**GIVEN INFORMATION:**
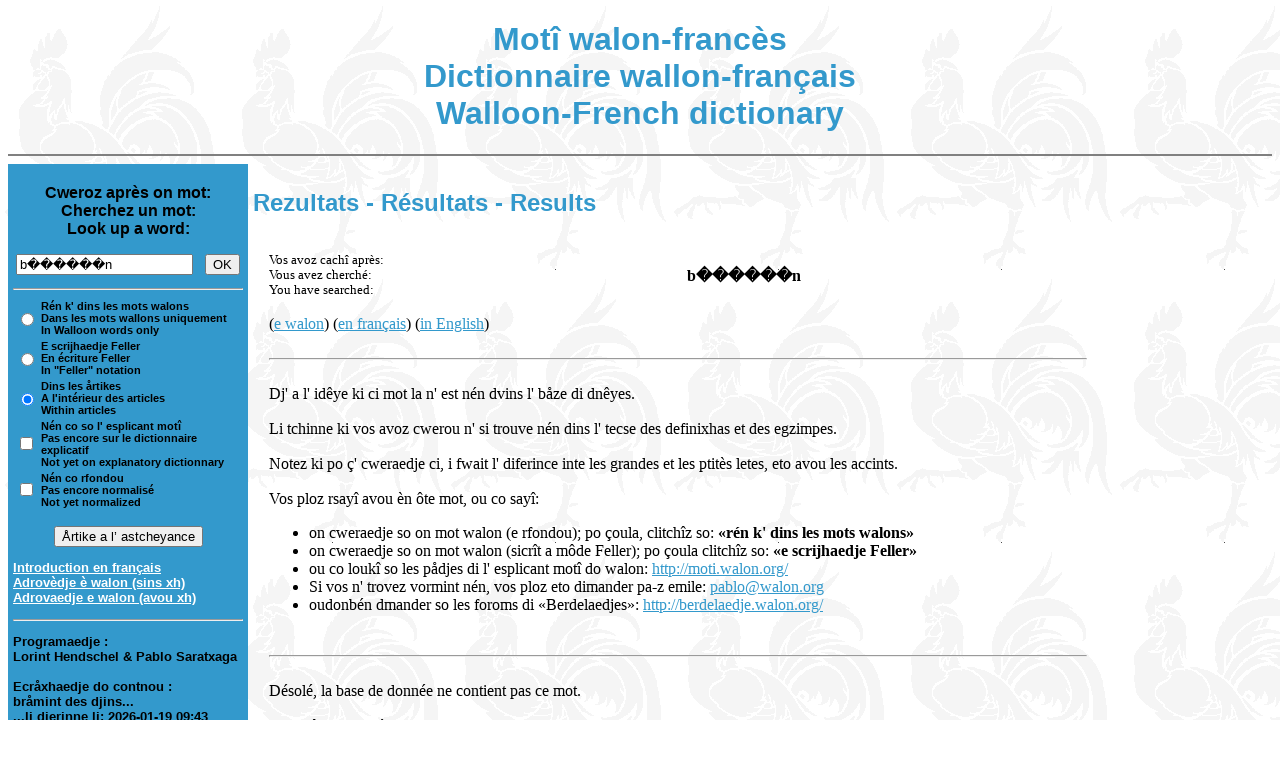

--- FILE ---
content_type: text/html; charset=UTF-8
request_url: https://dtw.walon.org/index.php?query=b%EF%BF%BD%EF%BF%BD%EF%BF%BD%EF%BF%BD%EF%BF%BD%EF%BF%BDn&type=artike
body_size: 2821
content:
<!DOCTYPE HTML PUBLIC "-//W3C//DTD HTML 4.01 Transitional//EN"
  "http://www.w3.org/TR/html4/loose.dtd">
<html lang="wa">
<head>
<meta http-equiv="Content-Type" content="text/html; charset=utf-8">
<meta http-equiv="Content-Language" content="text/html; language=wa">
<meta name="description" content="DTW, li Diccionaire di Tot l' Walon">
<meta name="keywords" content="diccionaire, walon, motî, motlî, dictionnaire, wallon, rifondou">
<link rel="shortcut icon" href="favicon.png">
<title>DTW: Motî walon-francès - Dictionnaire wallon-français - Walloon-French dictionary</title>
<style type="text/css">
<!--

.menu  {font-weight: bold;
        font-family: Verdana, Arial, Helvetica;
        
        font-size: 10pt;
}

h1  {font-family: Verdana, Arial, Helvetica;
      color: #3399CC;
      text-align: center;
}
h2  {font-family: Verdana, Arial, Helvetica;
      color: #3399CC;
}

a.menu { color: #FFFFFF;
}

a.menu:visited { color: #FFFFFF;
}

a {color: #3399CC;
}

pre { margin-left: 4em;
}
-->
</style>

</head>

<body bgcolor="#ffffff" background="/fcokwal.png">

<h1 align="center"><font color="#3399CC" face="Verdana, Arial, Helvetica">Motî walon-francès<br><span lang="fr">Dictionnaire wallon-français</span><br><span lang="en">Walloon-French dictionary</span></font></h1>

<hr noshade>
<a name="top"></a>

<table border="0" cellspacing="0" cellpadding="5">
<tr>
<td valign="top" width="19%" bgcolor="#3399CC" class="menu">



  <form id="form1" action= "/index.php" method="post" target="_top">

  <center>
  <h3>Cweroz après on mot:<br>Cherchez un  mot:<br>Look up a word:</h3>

**DESCRIPTION OF THE TASK:** Set the entries down exactly, but not the pictures.

**WRITTEN ANSWER:**
--- FILE ---
content_type: text/html; charset=UTF-8
request_url: https://dtw.walon.org/index.php?query=b%EF%BF%BD%EF%BF%BD%EF%BF%BD%EF%BF%BD%EF%BF%BD%EF%BF%BDn&type=artike
body_size: 2821
content:
<!DOCTYPE HTML PUBLIC "-//W3C//DTD HTML 4.01 Transitional//EN"
  "http://www.w3.org/TR/html4/loose.dtd">
<html lang="wa">
<head>
<meta http-equiv="Content-Type" content="text/html; charset=utf-8">
<meta http-equiv="Content-Language" content="text/html; language=wa">
<meta name="description" content="DTW, li Diccionaire di Tot l' Walon">
<meta name="keywords" content="diccionaire, walon, motî, motlî, dictionnaire, wallon, rifondou">
<link rel="shortcut icon" href="favicon.png">
<title>DTW: Motî walon-francès - Dictionnaire wallon-français - Walloon-French dictionary</title>
<style type="text/css">
<!--

.menu  {font-weight: bold;
        font-family: Verdana, Arial, Helvetica;
        
        font-size: 10pt;
}

h1  {font-family: Verdana, Arial, Helvetica;
      color: #3399CC;
      text-align: center;
}
h2  {font-family: Verdana, Arial, Helvetica;
      color: #3399CC;
}

a.menu { color: #FFFFFF;
}

a.menu:visited { color: #FFFFFF;
}

a {color: #3399CC;
}

pre { margin-left: 4em;
}
-->
</style>

</head>

<body bgcolor="#ffffff" background="/fcokwal.png">

<h1 align="center"><font color="#3399CC" face="Verdana, Arial, Helvetica">Motî walon-francès<br><span lang="fr">Dictionnaire wallon-français</span><br><span lang="en">Walloon-French dictionary</span></font></h1>

<hr noshade>
<a name="top"></a>

<table border="0" cellspacing="0" cellpadding="5">
<tr>
<td valign="top" width="19%" bgcolor="#3399CC" class="menu">



  <form id="form1" action= "/index.php" method="post" target="_top">

  <center>
  <h3>Cweroz après on mot:<br>Cherchez un  mot:<br>Look up a word:</h3>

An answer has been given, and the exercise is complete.